* [EXCERPT TO READ]:
++++++

A few points here. Who thinks this desperation thing is all that bad?
After such a massacre, if you didn’t need a stomach transplant, you would have to be a subspecies of protozoa. If by a miracle Utd had been pegged to the 3-1 halftime score, what bets Wenger would have been claiming victory and touting his players brass balls. My gut feeling: Wenger was hoping to wing it but the Utd result just blew away all pretense.
This is not an isolated event. There is every indication Wenger fully cognizant Vermaelen was not going to be back chose not to go the transfer market last winter. Perhaps Djourou’s performance had buoyed his hopes but in retrospect it was an extremely shortsighted decision. This time confronted by deja vu and in the face of such overwhelming evidence of Arsenal’s defensive disarray, he was forced to remedy the situation.
The club suffers from an alarming lack of alacrity as observed on a number of occasions in the last two seasons. There have crucial matches when Arsenal would have done well to play with a bonfire lit up their collective arses. Instead they came off looking like the inhabitants of the kingdom of Bovinia. We’re not advocating freewheeling panic, the sort of undecipherable stock market paroxysms that happens every time some potentate says something undecipherable about the debt crisis. No, its desperation, the cause and effect sort, that says if you don’t get an A+ you can kiss that Cannondale goodbye. Desperation is good. Desperation is clarifying.

++++++

Lines contained in a dataset
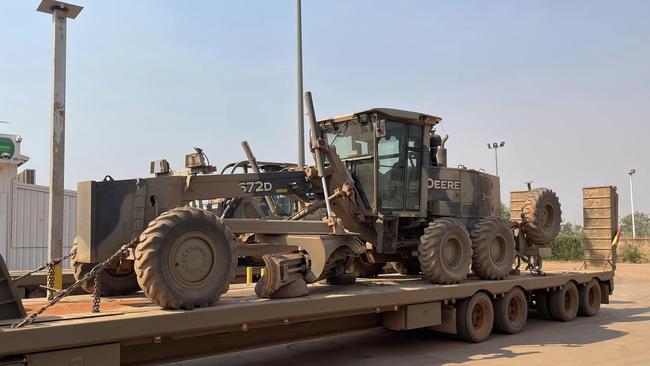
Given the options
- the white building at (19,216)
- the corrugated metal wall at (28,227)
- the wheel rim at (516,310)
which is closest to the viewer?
the wheel rim at (516,310)

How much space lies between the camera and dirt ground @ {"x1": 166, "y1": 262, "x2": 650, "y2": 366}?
7.91 m

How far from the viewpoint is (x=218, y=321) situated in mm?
5742

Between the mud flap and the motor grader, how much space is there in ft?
3.42

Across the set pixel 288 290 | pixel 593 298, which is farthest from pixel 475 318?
pixel 593 298

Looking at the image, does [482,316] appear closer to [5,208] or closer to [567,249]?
[5,208]

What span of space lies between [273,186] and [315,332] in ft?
6.99

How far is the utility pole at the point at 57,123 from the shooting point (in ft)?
29.7

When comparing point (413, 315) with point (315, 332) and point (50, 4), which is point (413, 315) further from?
point (50, 4)

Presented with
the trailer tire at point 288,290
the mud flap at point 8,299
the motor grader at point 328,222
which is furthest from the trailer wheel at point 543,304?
the mud flap at point 8,299

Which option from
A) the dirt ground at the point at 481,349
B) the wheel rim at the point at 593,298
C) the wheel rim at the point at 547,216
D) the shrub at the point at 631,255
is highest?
the wheel rim at the point at 547,216

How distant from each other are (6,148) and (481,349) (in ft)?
48.7

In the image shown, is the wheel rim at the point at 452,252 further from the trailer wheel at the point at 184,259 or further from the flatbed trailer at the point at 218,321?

++++++

* [TASK REQUIREMENTS]:
(A) Rewrite the Arsenal commentary from "After such a" up to and including "away all pretense.", renaming "Utd" to "United".
(B) Do these statements agree with the Arsenal commentary? Answer yes or no for each and quote the words that decide it: (i) Wenger went to the transfer market last winter. (ii) Desperation is called good. (iii) The halftime score mentioned is 3-1.
None of these lines are needed for the work here.

* [RESPONSES]:
(A)
After such a massacre, if you didn’t need a stomach transplant, you would have to be a subspecies of protozoa. If by a miracle United had been pegged to the 3-1 halftime score, what bets Wenger would have been claiming victory and touting his players brass balls. My gut feeling: Wenger was hoping to wing it but the United result just blew away all pretense.

(B)
(i) No: "chose not to go the transfer market last winter."
(ii) Yes: "Desperation is good."
(iii) Yes: "pegged to the 3-1 halftime score."